B5032 Verticale sleufmachine
Specificaties
SPECIFICATIE | B5020D | B5032D | B5040 | B5050A |
Maximale sleuflengte | 200 mm | 320 mm | 400 mm | 500 mm |
Maximale afmetingen van het werkstuk (LxH) | 485x200mm | 600x320mm | 700x320mm | - |
Maximaal gewicht van het werkstuk | 400 kg | 500 kg | 500 kg | 2000 kg |
Tafeldiameter | 500 mm | 630 mm | 710 mm | 1000 mm |
Maximale longitudinale verplaatsing van de tafel | 500 mm | 630 mm | 560/700mm | 1000 mm |
Maximale dwarsverplaatsing van de tafel | 500 mm | 560 mm | 480/560mm | 660 mm |
Bereik van tafelvoedingen (mm) | 0,052-0,738 | 0,052-0,738 | 0,052-0,783 | 3,6,9,12,18,36 |
Hoofdmotorvermogen | 3 kW | 4 kW | 5,5 kW | 7,5 kW |
Totale afmetingen (LxBxH) | 1836x1305x1995 | 2180x1496x2245 | 2450x1525x2535 | 3480x2085x3307 |
Veiligheidsvoorschriften
1. De gebruikte sleutel moet bij de moer passen en de kracht moet zodanig zijn dat uitglijden en letsel worden voorkomen.
2. Bij het vastklemmen van het werkstuk moet een goed referentievlak worden gekozen en moeten de drukplaat en het ijzeren blok stabiel en betrouwbaar zijn. De klemkracht moet geschikt zijn om te voorkomen dat het werkstuk losraakt tijdens het zagen.
3. De werkbank met lineaire beweging (longitudinaal, transversaal) en cirkelvormige beweging mag niet alle drie de bewegingen tegelijkertijd uitvoeren.
4. Het is verboden de snelheid van de schuif tijdens bedrijf te wijzigen. Nadat de slag en de insteekpositie van de schuif zijn ingesteld, moet deze goed worden vergrendeld.
5. Steek tijdens het werk uw hoofd niet in de slag van de schuifregelaar om de bewerkingssituatie te observeren.

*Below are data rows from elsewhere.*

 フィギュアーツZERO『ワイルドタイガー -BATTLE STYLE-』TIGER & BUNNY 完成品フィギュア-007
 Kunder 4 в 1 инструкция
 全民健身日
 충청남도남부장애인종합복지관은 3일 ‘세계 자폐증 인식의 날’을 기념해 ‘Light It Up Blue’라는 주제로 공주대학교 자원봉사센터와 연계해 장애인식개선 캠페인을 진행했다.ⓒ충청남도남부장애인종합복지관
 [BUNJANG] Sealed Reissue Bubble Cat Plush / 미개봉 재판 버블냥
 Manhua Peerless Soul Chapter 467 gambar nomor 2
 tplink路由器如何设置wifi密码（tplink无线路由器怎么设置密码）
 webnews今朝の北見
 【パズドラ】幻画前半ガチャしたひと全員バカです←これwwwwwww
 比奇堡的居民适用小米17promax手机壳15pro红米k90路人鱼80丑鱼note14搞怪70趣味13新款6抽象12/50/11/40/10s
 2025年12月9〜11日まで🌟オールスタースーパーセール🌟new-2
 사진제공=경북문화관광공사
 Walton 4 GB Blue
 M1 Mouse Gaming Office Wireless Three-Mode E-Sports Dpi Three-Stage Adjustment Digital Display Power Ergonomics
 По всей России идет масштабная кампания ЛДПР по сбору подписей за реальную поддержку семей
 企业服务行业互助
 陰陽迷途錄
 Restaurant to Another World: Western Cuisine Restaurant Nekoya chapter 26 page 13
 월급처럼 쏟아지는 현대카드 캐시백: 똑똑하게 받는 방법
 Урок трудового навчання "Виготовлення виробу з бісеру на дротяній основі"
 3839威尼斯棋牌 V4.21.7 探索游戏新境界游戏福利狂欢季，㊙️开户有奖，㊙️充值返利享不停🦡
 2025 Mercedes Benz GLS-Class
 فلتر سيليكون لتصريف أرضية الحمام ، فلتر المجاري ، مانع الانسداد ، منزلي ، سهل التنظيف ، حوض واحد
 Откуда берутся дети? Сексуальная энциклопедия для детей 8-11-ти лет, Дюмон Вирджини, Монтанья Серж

De slag mag de specificaties van de machine niet overschrijden.
6. Bij het schakelen, het verwisselen van gereedschap of het vastdraaien van schroeven moet het voertuig stilstaan.
7. Nadat de werkzaamheden zijn voltooid, moet elke handgreep op een lege plek worden gezet en moeten de werkbank, de machine en de omgeving van de machine worden schoongemaakt en opgeruimd.
8. Bij het gebruik van een kraan moet de hijsuitrusting stevig en betrouwbaar zijn en mag er niet onder het gehesen object worden gereden of gereden. Nauwe samenwerking met de kraanmachinist is noodzakelijk.
9. Controleer en smeer alle onderdelen voordat u gaat rijden, draag beschermende kleding en maak de handboeien vast.
10. Blaas geen ijzervijlsel met uw mond en maak het niet schoon met uw handen.